## [EXERCISE]
Recast the rows from the start through the line containing "1.23 meters" as a two-column CSV with the header text,answer. Use one CSV line per row. Put the row's text and its answer each in one quoted field, and replace line breaks with spaces.

## [RECORD LIST]
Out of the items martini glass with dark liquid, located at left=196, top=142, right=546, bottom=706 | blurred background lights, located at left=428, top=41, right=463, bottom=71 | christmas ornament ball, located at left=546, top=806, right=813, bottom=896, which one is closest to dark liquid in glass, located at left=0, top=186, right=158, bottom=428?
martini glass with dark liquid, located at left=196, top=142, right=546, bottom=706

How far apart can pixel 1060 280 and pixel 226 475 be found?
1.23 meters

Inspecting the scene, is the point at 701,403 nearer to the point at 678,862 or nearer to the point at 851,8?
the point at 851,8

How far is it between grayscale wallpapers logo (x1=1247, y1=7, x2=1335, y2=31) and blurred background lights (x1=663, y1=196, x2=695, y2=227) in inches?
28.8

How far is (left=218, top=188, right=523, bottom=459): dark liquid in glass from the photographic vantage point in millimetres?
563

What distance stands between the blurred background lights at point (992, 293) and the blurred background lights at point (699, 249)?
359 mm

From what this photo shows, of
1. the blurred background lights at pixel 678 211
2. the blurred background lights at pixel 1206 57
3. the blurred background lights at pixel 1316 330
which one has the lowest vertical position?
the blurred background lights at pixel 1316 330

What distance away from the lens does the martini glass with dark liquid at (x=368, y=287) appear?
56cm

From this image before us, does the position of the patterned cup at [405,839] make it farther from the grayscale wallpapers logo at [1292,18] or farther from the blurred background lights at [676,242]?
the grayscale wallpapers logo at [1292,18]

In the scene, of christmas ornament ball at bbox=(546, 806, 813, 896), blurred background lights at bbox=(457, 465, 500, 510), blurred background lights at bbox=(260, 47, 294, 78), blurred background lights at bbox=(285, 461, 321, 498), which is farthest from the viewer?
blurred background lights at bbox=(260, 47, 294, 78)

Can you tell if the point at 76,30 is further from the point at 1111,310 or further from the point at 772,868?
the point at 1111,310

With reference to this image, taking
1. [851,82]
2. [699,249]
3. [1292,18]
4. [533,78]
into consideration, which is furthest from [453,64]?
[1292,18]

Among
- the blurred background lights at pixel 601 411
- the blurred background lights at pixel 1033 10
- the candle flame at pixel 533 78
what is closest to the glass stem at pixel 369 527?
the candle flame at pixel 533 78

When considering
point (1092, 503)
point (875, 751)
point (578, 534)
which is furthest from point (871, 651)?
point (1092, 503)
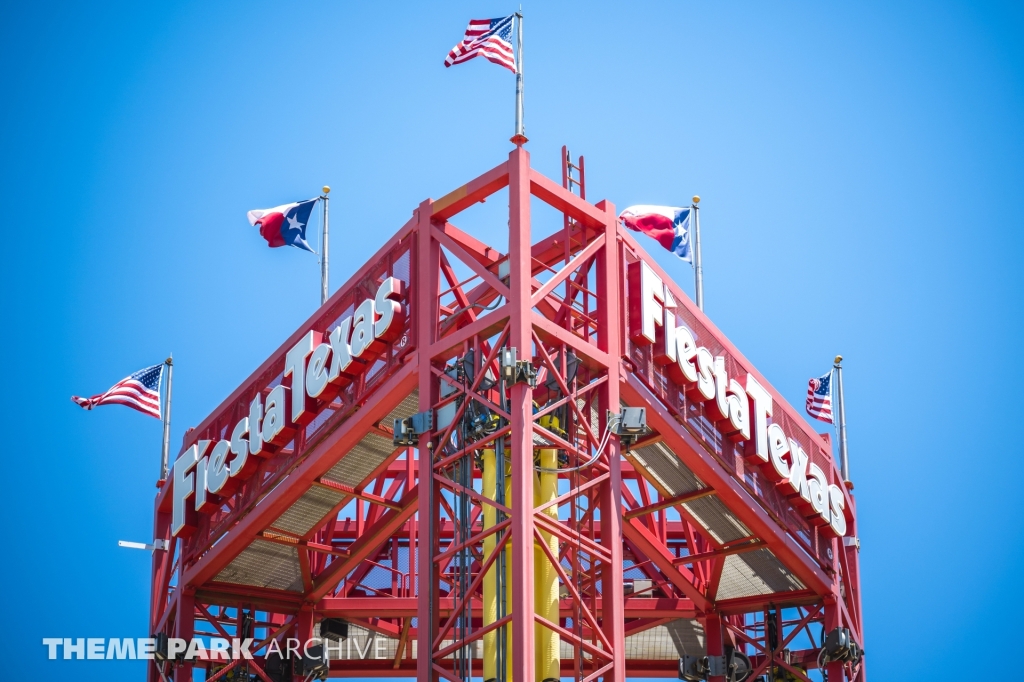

## [RESULT OF THIS TASK]
text,answer
"Out of the items martini glass with dark liquid, located at left=196, top=142, right=546, bottom=706 | blurred background lights, located at left=428, top=41, right=463, bottom=71 | christmas ornament ball, located at left=546, top=806, right=813, bottom=896, which one is closest to dark liquid in glass, located at left=0, top=186, right=158, bottom=428?","martini glass with dark liquid, located at left=196, top=142, right=546, bottom=706"
"How far apart can pixel 1060 280 and pixel 226 475 be found?","1.23 meters"